L’enjeu est de taille : le volet « recettes » du budget 2026 ne sera définitivement adopté que si les motions de censure, déposées par La France Insoumise (LFI) et le Rassemblement National (RN), ne sont pas votées vendredi. Un processus qui se répétera ensuite pour le volet « dépenses » et l’ensemble du projet de loi de finances. Cette stratégie expose le gouvernement à la possibilité d’être renversé, bien que cela reste peu probable compte tenu de la configuration politique actuelle.
Au-delà de l’opposition, Lecornu doit également faire face à une grognede son propre camp. Les concessions faites à la gauche pour tenter de rallier des voix ont mécontenté une partie de sa majorité, qui peine à saluer son action. Cette situation complexe fragilise la position du Premier ministre et du gouvernement, accentuant les tensions à l’approche des débats cruciaux sur le budget.
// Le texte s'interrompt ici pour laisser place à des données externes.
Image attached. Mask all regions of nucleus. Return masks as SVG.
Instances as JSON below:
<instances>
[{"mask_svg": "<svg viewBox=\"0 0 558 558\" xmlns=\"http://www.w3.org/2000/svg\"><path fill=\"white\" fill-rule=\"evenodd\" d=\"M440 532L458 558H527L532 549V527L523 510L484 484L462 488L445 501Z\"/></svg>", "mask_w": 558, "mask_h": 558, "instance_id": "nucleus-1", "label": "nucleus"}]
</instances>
Les commentaires des citoyens reflètent un certain désenchantement face à la classe politique, perçue comme divisée et préoccupée par des intérêts partisans plutôt que par l’intérêt national. Des inquiétudes sont exprimées concernant le déficit budgétaire, qui pourrait dépasser les 5%, et ses conséquences sur la position de la France en Europe. La période pré-électorale, avec un budget 2027 à venir, promet d’être également riche en démagogie.